The problem seems nice and difficult to me.

First of all, let’s see if I understood correctly your game.

At the beginning, weeds are everywhere along the roads. You pick a point in the green grid and start mowing weeds moving in one direction. Instantly, as you clear the road, weeds from behind you starts spreading along the road at speed 1. When you arrive at a crossroad, you must select just one possible way, but if spreading weeds arrive at a crossroad, they spread in all directions.

Assuming that all this is right, let’s see…

It seems clear that a large enough speed would do the job. A trivial case is the one where you reduced all weeds to within one “step” of the grid, with no crossroads involved. Then you can make it if the speed is more than $\frac L\ell$, where $L$ is the length of the weeds segment and $\ell$ is the distance between the weeds segment endpoint and the closest crossroad. But this is only a trivial sufficient condition, of course. Assuming that at the crossroad four paths intersect, you can still make it with $\ell$ very small if you can chop the three new branches arising one at a time. This easily leads to the (very lazy…) bound $v>7$, so the zero-order step is: if you confined weeds to a single step of the grid, you can do it if your speed is 7 or more.

I’ll try to come back later to think about more interesting cases.

Update: in the new version with only 2 squares, a better lazy bound can be given for the zero-step, that is $v>5$.

Answer 2

Expanding my comment on the threeway intersections, we get an auxiliary result:

Lemma 1. If $v>5$, then starting from a threeway intersection where the branches have $0$, $a$ and $b$ units of weed, and enough free space outside that, the mower can clear the intersection in time $2(a+b) \, / \, (v-5)$.

# # # #

▶ [What the task asks]: From the weed-mowing discussion, lift verbatim the part that opens with the words "Expanding my comment" and closes with "time $2(a+b) \, / \, (v-5)$.". The material that comes next isn't needed.

▶ [Dataset section]:

# # # #

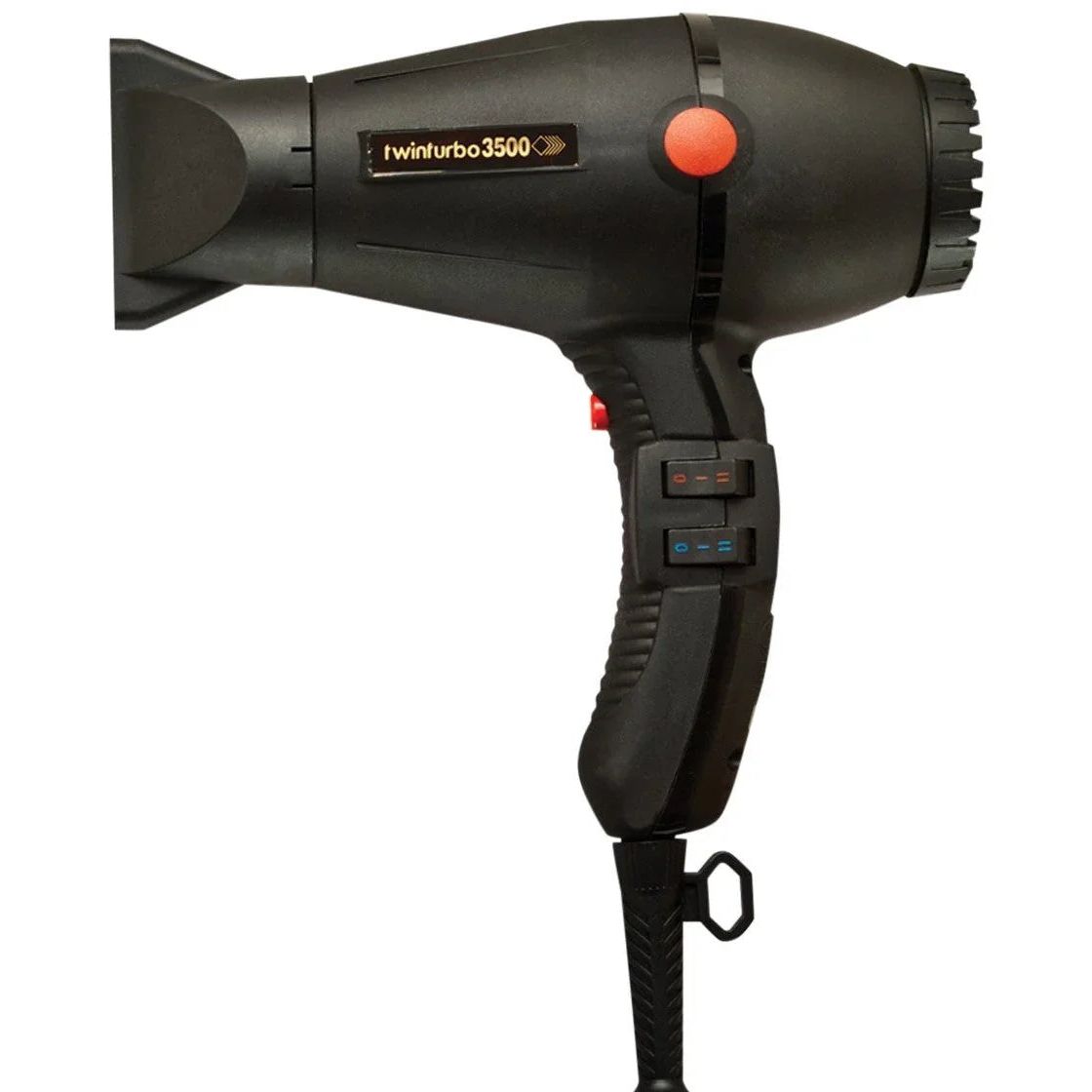 Turbo Power Twin Turbo 3500 Dryer #328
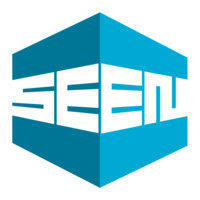 Seen Merch logo - Similar company to Hello Merch
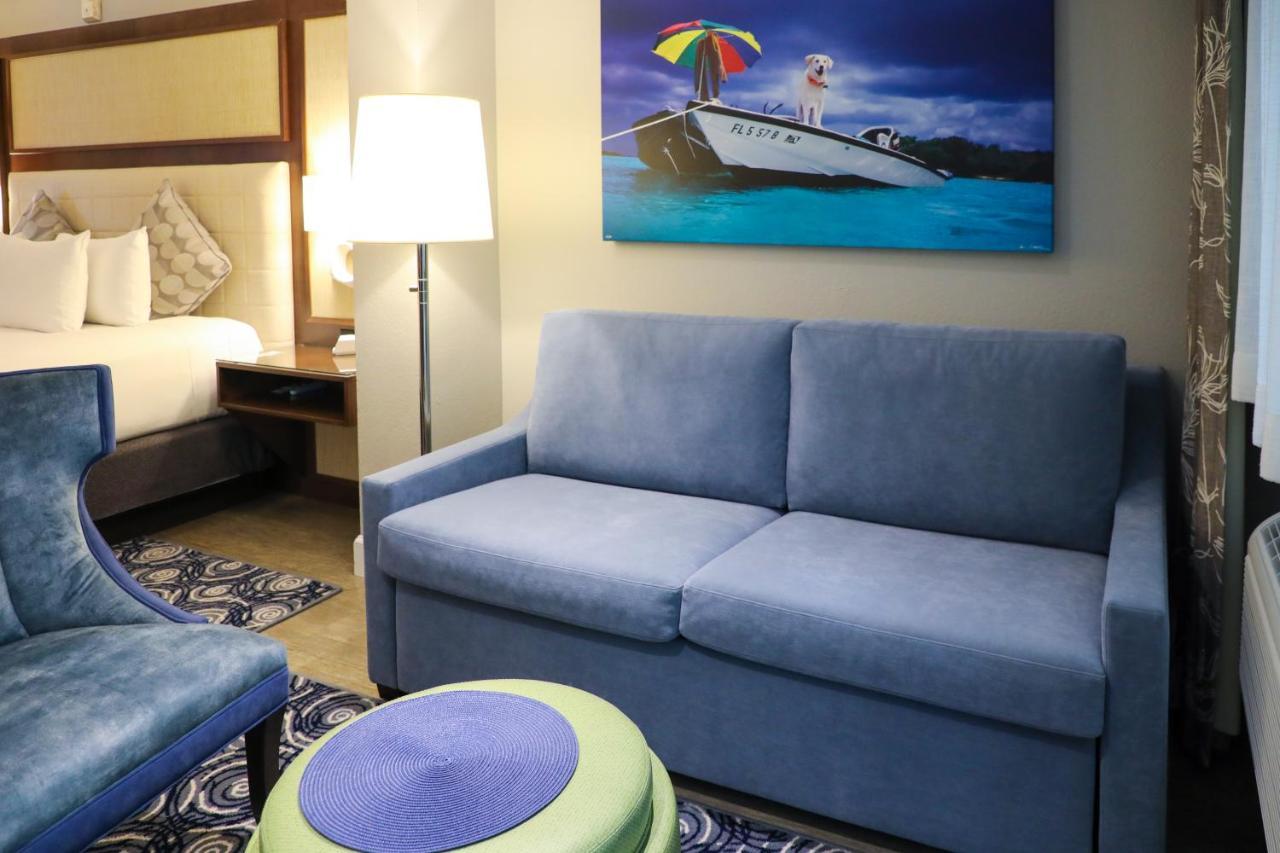 Almond Tree Inn - Adults Only Ки-Уэст Номер фото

# # # #

▶ [Exercise solution]:
Expanding my comment on the threeway intersections, we get an auxiliary result:

Lemma 1. If $v>5$, then starting from a threeway intersection where the branches have $0$, $a$ and $b$ units of weed, and enough free space outside that, the mower can clear the intersection in time $2(a+b) \, / \, (v-5)$.